**To-do list**
1 > Return the portion of the power grid system passage below that runs from "The communication expansion" to "in Figure 4.", copied verbatim.
2 > Name every thread that the power grid system passage below identifies as a component of the analysis system's server.
3 > Render the following sentence from the power grid system passage below into Spanish: "The communication expansion board is designed based on ZigBee wireless communication technology to realize communication transmission between different modules of the system."

++++ Document section

The erection of the server of the power grid user behavior analysis system is the basis of system information transmission and logical operation [19]. The structure of the server of the power grid user behavior analysis system is shown in Figure 3.

Figure 3 System server installation structure.

As shown in Figure 3, the server of the power grid user behavior analysis system is composed of acquisition thread, compression coding thread, sending/receiving thread and decoding display thread. The acquisition thread is responsible for receiving the power grid user behavior data, compressing and coding the data with the compression coding thread, and transmitting it to the sending thread [20]; The sending thread uses RDT protocol to package the power grid user behavior data, store it in the sending cache management, and then send the data package to ZigBee wireless sensor network. The ZigBee wireless communication technology is used to decode the user behavior data packet of the power grid according to the RDT protocol, display the data, and realize the data flow transmission between the entire system.

2.2.3 ZigBee wireless communication function design

The communication expansion board is designed based on ZigBee wireless communication technology to realize communication transmission between different modules of the system. ZigBee wireless communication technical parameters are shown in Table 1.

Table 1 ZigBee wireless communication technical parameters

Name	Parameter
Networking method	ZigBee Gateway
Communication frequency band	2.4 GHz
Transfer rate	100 Kbps
Communication distance	10–75 m
Safety	Strong
Consumption	Lower

Based on IEEE802.15.4 wireless personal LAN protocol, ZigBee wireless communication protocol stack structure is designed, as shown in Figure 4.

Figure 4 Schematic diagram of ZigBee wireless communication protocol stack structure.

++++++++
++++ Supplied material

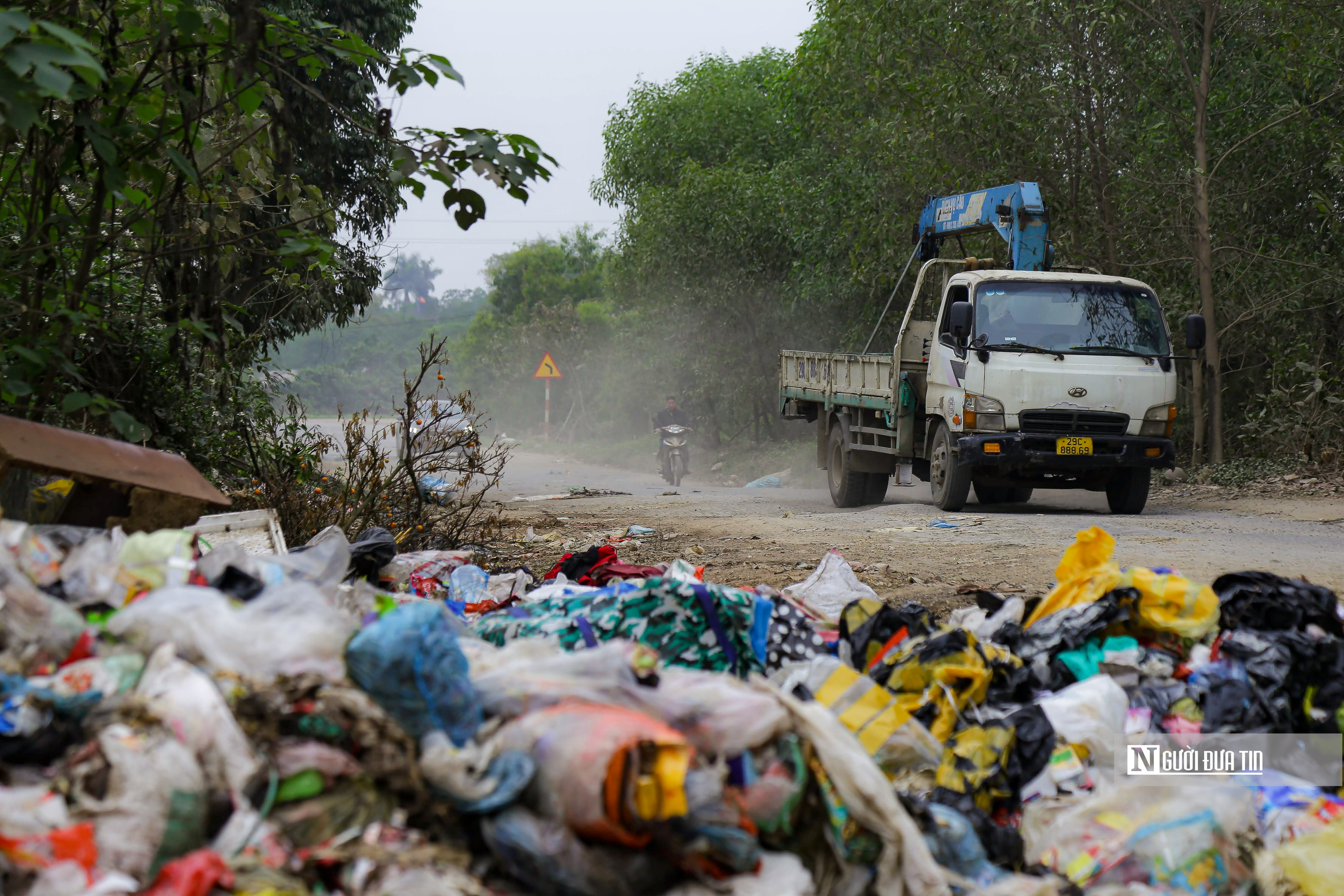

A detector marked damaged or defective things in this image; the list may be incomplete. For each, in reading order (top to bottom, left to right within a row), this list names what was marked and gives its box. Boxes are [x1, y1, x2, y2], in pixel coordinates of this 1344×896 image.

++++++++

**Task solutions**
1 >
The communication expansion board is designed based on ZigBee wireless communication technology to realize communication transmission between different modules of the system. ZigBee wireless communication technical parameters are shown in Table 1.

Table 1 ZigBee wireless communication technical parameters

Name	Parameter
Networking method	ZigBee Gateway
Communication frequency band	2.4 GHz
Transfer rate	100 Kbps
Communication distance	10–75 m
Safety	Strong
Consumption	Lower

Based on IEEE802.15.4 wireless personal LAN protocol, ZigBee wireless communication protocol stack structure is designed, as shown in Figure 4.

2 >
- Acquisition thread
- Compression coding thread
- Sending/receiving thread
- Decoding display thread

3 > La placa de expansión de comunicaciones está diseñada con base en la tecnología de comunicación inalámbrica ZigBee para realizar la transmisión de comunicaciones entre los distintos módulos del sistema.